_RAW DATA:_
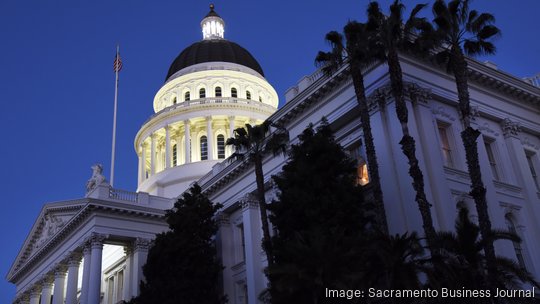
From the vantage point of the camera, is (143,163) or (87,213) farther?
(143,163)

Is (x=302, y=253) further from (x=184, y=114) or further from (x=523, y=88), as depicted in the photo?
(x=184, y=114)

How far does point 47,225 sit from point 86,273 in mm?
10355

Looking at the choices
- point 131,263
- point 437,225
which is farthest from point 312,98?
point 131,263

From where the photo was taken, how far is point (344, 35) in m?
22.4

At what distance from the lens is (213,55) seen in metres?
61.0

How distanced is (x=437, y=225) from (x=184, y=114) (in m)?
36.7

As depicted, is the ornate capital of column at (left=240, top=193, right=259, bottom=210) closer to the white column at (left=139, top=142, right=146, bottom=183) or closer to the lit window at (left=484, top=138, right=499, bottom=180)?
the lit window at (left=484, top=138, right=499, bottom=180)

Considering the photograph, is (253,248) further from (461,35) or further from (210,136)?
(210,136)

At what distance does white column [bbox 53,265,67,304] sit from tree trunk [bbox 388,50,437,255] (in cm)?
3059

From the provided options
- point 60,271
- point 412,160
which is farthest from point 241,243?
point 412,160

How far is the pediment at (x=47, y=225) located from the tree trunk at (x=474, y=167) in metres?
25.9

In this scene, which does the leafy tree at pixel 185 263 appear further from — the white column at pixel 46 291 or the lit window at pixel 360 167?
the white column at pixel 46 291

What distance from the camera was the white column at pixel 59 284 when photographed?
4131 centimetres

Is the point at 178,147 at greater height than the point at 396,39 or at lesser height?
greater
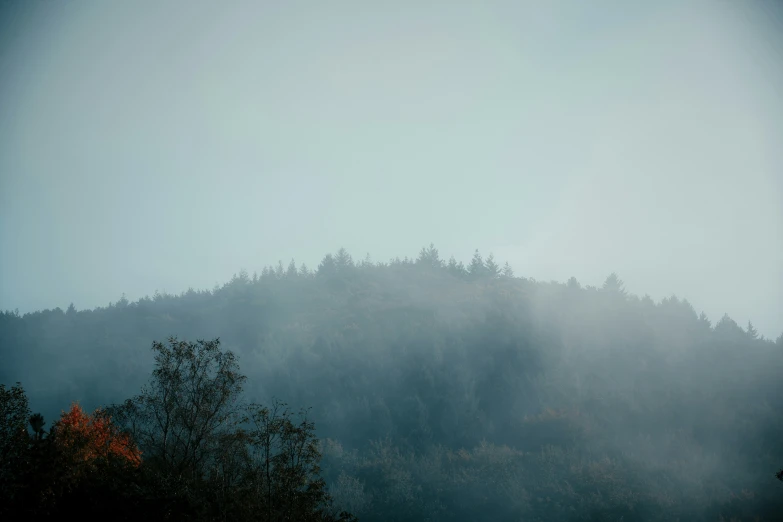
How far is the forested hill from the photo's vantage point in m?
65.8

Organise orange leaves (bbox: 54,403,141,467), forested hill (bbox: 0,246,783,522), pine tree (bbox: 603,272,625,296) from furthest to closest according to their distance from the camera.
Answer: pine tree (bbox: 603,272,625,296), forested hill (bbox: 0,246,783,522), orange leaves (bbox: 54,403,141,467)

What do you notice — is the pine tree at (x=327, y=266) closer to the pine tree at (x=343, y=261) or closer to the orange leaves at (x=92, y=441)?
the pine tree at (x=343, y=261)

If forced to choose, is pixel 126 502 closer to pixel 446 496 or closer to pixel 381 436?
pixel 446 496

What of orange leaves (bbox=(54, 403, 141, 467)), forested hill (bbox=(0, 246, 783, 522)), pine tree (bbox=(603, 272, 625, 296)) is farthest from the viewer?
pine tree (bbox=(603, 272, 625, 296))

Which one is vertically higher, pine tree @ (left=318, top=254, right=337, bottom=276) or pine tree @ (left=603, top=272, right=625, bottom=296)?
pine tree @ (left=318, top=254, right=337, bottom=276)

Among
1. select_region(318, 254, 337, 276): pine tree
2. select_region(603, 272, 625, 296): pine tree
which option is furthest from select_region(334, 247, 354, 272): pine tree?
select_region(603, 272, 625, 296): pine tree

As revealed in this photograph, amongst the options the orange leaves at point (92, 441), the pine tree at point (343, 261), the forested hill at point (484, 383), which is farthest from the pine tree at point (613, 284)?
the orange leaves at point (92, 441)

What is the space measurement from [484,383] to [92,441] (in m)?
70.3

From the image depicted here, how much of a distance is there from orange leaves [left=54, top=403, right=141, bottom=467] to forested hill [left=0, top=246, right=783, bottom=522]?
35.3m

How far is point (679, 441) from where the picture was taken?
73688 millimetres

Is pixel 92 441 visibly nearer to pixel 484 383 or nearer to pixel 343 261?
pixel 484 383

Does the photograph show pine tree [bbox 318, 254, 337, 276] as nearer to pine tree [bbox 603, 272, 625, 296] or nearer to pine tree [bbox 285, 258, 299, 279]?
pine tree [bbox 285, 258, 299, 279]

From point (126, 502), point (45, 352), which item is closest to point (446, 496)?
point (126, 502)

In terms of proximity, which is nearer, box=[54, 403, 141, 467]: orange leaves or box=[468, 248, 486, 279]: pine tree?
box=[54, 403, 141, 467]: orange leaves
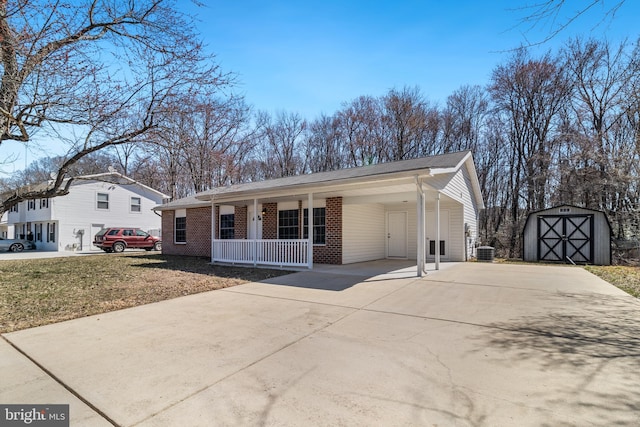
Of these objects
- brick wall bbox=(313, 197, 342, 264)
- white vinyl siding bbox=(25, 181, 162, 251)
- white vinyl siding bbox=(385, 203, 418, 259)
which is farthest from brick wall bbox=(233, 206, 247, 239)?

_WHAT TO DO:_ Arrange all of the lines above as a Markdown table with the columns Row and Line, numbering each row and giving one line per row. Skip blank lines and leave the pictures out.

_FINISHED EXERCISE:_
| Row | Line |
|---|---|
| 1 | From the vantage point of the camera, is (143,163) or (87,213) farther? |
| 2 | (143,163) |
| 3 | Is (x=302, y=253) further from (x=184, y=114) or further from (x=523, y=88), as depicted in the photo? |
| 4 | (x=184, y=114) |
| 5 | How far does point 47,225 sit from point 86,273 in mm? |
| 6 | 10355 |
| 7 | Looking at the choices |
| 8 | - point 131,263 |
| 9 | - point 437,225 |
| 10 | which is farthest from point 312,98? |
| 11 | point 131,263 |
| 12 | From where the photo was taken, how far is point (344, 35) in m? |
| 13 | 22.4 |
| 14 | At what distance from the lens is (213,55) seen in metres? |
| 15 | 61.0 |
| 16 | How distanced is (x=437, y=225) from (x=184, y=114) (in m)? |
| 17 | 36.7 |
| 18 | As depicted, is the ornate capital of column at (left=240, top=193, right=259, bottom=210) closer to the white column at (left=139, top=142, right=146, bottom=183) or closer to the lit window at (left=484, top=138, right=499, bottom=180)? |
| 19 | the lit window at (left=484, top=138, right=499, bottom=180) |
| 20 | Considering the photograph, is (253,248) further from (461,35) or further from (210,136)? |
| 21 | (210,136) |
| 22 | At what distance does white column [bbox 53,265,67,304] sit from tree trunk [bbox 388,50,437,255] (in cm)? |
| 23 | 3059 |
| 24 | From the provided options |
| 25 | - point 60,271 |
| 26 | - point 412,160 |
| 27 | which is farthest from point 241,243? |
| 28 | point 412,160 |
| 29 | How far is the pediment at (x=47, y=225) located from the tree trunk at (x=474, y=167) in metres? |
| 30 | 25.9 |
| 31 | In this scene, which does the leafy tree at pixel 185 263 appear further from — the white column at pixel 46 291 or the lit window at pixel 360 167? |
| 32 | the white column at pixel 46 291 |
| 33 | What distance from the camera was the white column at pixel 59 284 when photographed? |
| 34 | 4131 centimetres |
| 35 | Is the point at 178,147 at greater height than the point at 396,39 or at lesser height? |
| 36 | greater |
| 37 | How far is the forested hill from the photo's vantage point in m? |
| 38 | 65.8 |
| 39 | Organise orange leaves (bbox: 54,403,141,467), forested hill (bbox: 0,246,783,522), pine tree (bbox: 603,272,625,296) from furthest to closest according to their distance from the camera. |
| 40 | Answer: pine tree (bbox: 603,272,625,296), forested hill (bbox: 0,246,783,522), orange leaves (bbox: 54,403,141,467) |
| 41 | What do you notice — is the pine tree at (x=327, y=266) closer to the pine tree at (x=343, y=261) or closer to the orange leaves at (x=92, y=441)? |
| 42 | the pine tree at (x=343, y=261) |
| 43 | If forced to choose, is pixel 126 502 closer to pixel 446 496 or closer to pixel 381 436? |
| 44 | pixel 446 496 |
| 45 | What of orange leaves (bbox=(54, 403, 141, 467)), forested hill (bbox=(0, 246, 783, 522)), pine tree (bbox=(603, 272, 625, 296)) is farthest from the viewer? |
| 46 | pine tree (bbox=(603, 272, 625, 296)) |
| 47 | Which one is vertically higher, pine tree @ (left=318, top=254, right=337, bottom=276) or pine tree @ (left=603, top=272, right=625, bottom=296)? |
| 48 | pine tree @ (left=318, top=254, right=337, bottom=276) |
| 49 | Among |
| 50 | 1. select_region(318, 254, 337, 276): pine tree |
| 51 | 2. select_region(603, 272, 625, 296): pine tree |
| 52 | which option is furthest from select_region(334, 247, 354, 272): pine tree? |
| 53 | select_region(603, 272, 625, 296): pine tree |
| 54 | As revealed in this photograph, amongst the options the orange leaves at point (92, 441), the pine tree at point (343, 261), the forested hill at point (484, 383), which is farthest from the pine tree at point (613, 284)? |
| 55 | the orange leaves at point (92, 441) |
| 56 | What is the space measurement from [484,383] to [92,441] (in m)? |
| 57 | 70.3 |
| 58 | From the image depicted here, how much of a distance is there from orange leaves [left=54, top=403, right=141, bottom=467] to forested hill [left=0, top=246, right=783, bottom=522]? |
| 59 | 35.3m |
| 60 | How far is point (679, 441) from where the picture was taken? |
| 61 | 73688 millimetres |
| 62 | Is pixel 92 441 visibly nearer to pixel 484 383 or nearer to pixel 343 261? |
| 63 | pixel 484 383 |
| 64 | Does the photograph show pine tree [bbox 318, 254, 337, 276] as nearer to pine tree [bbox 603, 272, 625, 296] or nearer to pine tree [bbox 285, 258, 299, 279]? |
| 65 | pine tree [bbox 285, 258, 299, 279] |
| 66 | From point (126, 502), point (45, 352), which item is closest to point (446, 496)? |
| 67 | point (126, 502) |
| 68 | In terms of proximity, which is nearer, box=[54, 403, 141, 467]: orange leaves or box=[468, 248, 486, 279]: pine tree? |
| 69 | box=[54, 403, 141, 467]: orange leaves |
| 70 | Of these objects |
| 71 | - brick wall bbox=(313, 197, 342, 264) |
| 72 | - white vinyl siding bbox=(25, 181, 162, 251) |
| 73 | - white vinyl siding bbox=(385, 203, 418, 259) |
| 74 | which is farthest from brick wall bbox=(233, 206, 247, 239)? |